(ARBEITSAUFTRÄGE)
A - Beantworte anhand des Interviews mit Kai Diekmann die folgenden Fragen, jede Antwort auf einer eigenen Zeile und mit derselben Markierung.
(i) In welchem Jahr wurde Kai Diekmann geboren?
(ii) Wie viele Jahre war er Chefredakteur von BILD?
(iii) Welche Ursachen für das Dilemma der deutschen Publishing-Branche werden in der Frage nach deren Lage genannt?
B - Gib den Abschnitt aus dem Interview mit Kai Diekmann wortwörtlich wieder, beginnend bei „Lieber Herr Diekmann, vielen“ und endend bei „Ihren aktuellen Aktivitäten?“.

Lieber Herr Diekmann, vielen Dank, dass Sie uns heute für unseren Publishertalk zur Verfügung stehen. Sicherlich kennen fast alle unserer Leser Sie aus Ihrer Zeit als Chefredakteur der BILD. Aber mögen Sie sich dem Rest einmal ganz kurz vorstellen, vielleicht auch mit ein oder zwei Sätzen zu Ihren aktuellen Aktivitäten?
K.D.: „Mein Name ist Kai Diekmann, ich bin Jahrgang 1964. Ich sage immer: ‚Ich bin der meiste Deutsche‘, weil es von keinem anderen Jahrgang so viele gibt wie von denen, die im Jahr 1964 geboren sind. Ich bin Journalist, war über 30 Jahre bei Axel Springer, Chefredakteur der ‚Welt am Sonntag‘, danach 15 Jahre Chefredakteur von BILD. Heute bin ich unter die Gründer gegangen, habe mit Partnern zwei Firmen gegründet: ‚StoryMachine‘ – wir organisieren und produzieren die Social-Media-Inhalte von großen Unternehmen und großen Organisationen. Und dann bin ich auch noch einer der Gründer des ‚Zukunftsfonds’. Wir haben uns die Frage gestellt: ‚Wie kommt es eigentlich, dass im digitalen Zeitalter auf analogen Konten und Sparbüchern immer noch über zwei Billionen Euro rumgammeln, für die es keine oder sogar Negativzinsen gibt? Gelingt es uns, ein digitales Finanzprodukt-Produkt zu entwickeln, das den Sparern über die Teilhabe am Kapitalmarkt zumindest die Chance auf eine positive Rendite eröffnet?‘ Was die übrige Zeit angeht: Ich bin nach wie vor und seit nunmehr 14 Jahren im Aufsichtsrat der größten türkischen Zeitung ‚Hürriyet‘, ich bin Board-Member der ‚London Times‘ und auch im Policy Advisory Board von ‚Uber´ in San Francisco.“
2. In der öffentlichen Wahrnehmung scheint die deutsche Publishing Branche viele Probleme zu haben. Das Geschäftsmodell ist stark unter Druck. Digitalisierung, Adblocking, fehlende funktionierende Paid-Content-Lösungen und vieles mehr sollen die Ursache für das Dilemma sein. Wie ist Ihre Einschätzung? Sind die Probleme wirklich so massiv oder wird noch immer auf sehr hohem Niveau gejammert?

(AUSGANGSMATERIAL)
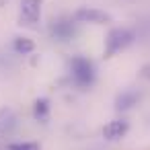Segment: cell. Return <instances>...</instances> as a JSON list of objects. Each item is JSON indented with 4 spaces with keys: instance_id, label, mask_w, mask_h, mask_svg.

(ERGEBNISSE)
A -
(i) 1964
(ii) 15 Jahre
(iii) Digitalisierung, Adblocking und fehlende funktionierende Paid-Content-Lösungen

B -
Lieber Herr Diekmann, vielen Dank, dass Sie uns heute für unseren Publishertalk zur Verfügung stehen. Sicherlich kennen fast alle unserer Leser Sie aus Ihrer Zeit als Chefredakteur der BILD. Aber mögen Sie sich dem Rest einmal ganz kurz vorstellen, vielleicht auch mit ein oder zwei Sätzen zu Ihren aktuellen Aktivitäten?